Malgré qu’après en avoir discuté avec ma chère cousine T., pour qui je n’ai pas grand secrets et qui me lit comme un livre ouvert, il semble que ce n’est pas moi qui ai inventé le concept de la princesse et du tapis. Que celui qui ne s’est jamais prosterné ou essuyé me lance la première pierre.

MAIS JE M’ÉCARTE DE MA PHARMACIENNE.

C’est comme ça parfois l’écriture: on n’est pas maître de son propos.

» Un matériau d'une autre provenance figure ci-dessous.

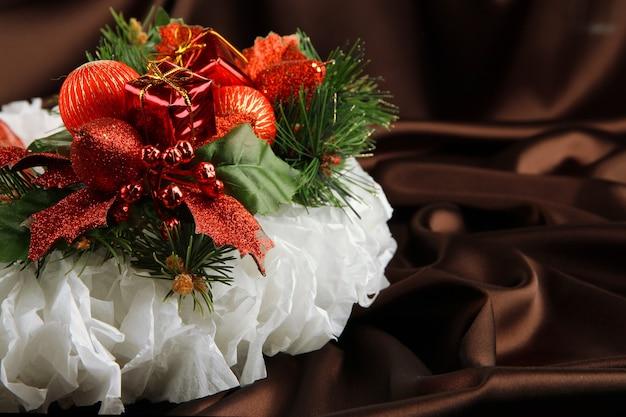Ozdoby świąteczne na jodły na tle tkaniny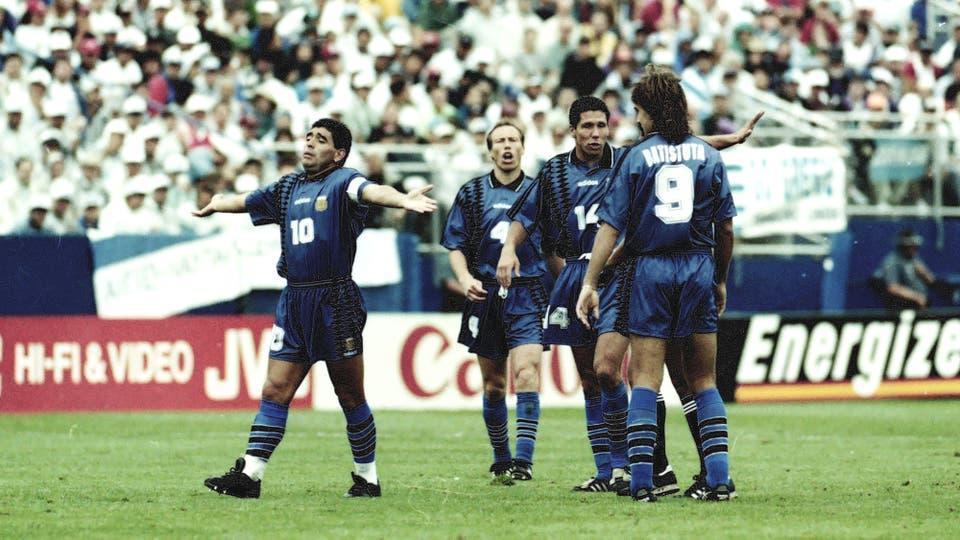21-6-1994: otro momento del encuentro con Grecia. Foto: LA NACION / Francisco Pizarro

Les mots expriment des idées qui nous entraînent ailleurs, vers d’autres lieux que l’on ne soupçonnait pas, qui se tenaient à l’affût dans notre for intérieur, prêts à se révéler sur la page blanche à tout moment, à notre plus grande surprise. Devant la page blanche, le doute m’envahit, mais le plaisir d’écrire commande, et j’obéis, dixit Roger Lemelin auteur du roman Les Plouffe, entre autres. Donc pour revenir à ma pharmacienne et expliquer pourquoi j’ai introduit le souvenir de ma Sophie plus haut: le Bon Dieu m’a donné des maladies, ou des handicaps, mais il m’a aussi permis de rencontrer une pharmacienne hors norme.» Non, elle n’est pas hors norme pour le commun de mortels. C’est notre relation à elle et moi, à moi et elle, qui se propulse hors de l’ordinaire. C’est comme ça des fois, des rencontres. Donc, le Bon Dieu m’a donné des maladies, mais il m’a aussi permis de rencontrer une pharmacienne. Elle connaît une partie de ma vie, parce que si avant on pouvait avoir d’un coup quatre semaines de piluliers, le gouvernement a changé sa politique depuis peu, et maintenant on ne peut obtenir qu’un pilulier à la fois. Donc, plusss de visites chez ma pharmacienne… et comme je suis parfois hypocondriaque, j’ai souvent de petits bobos pour lesquels je demande conseil… et chaque fois, je prends un peu de soleil à son sourire.

BERNARD ST-ONGE,

enjoliveur du quotidien à votre service.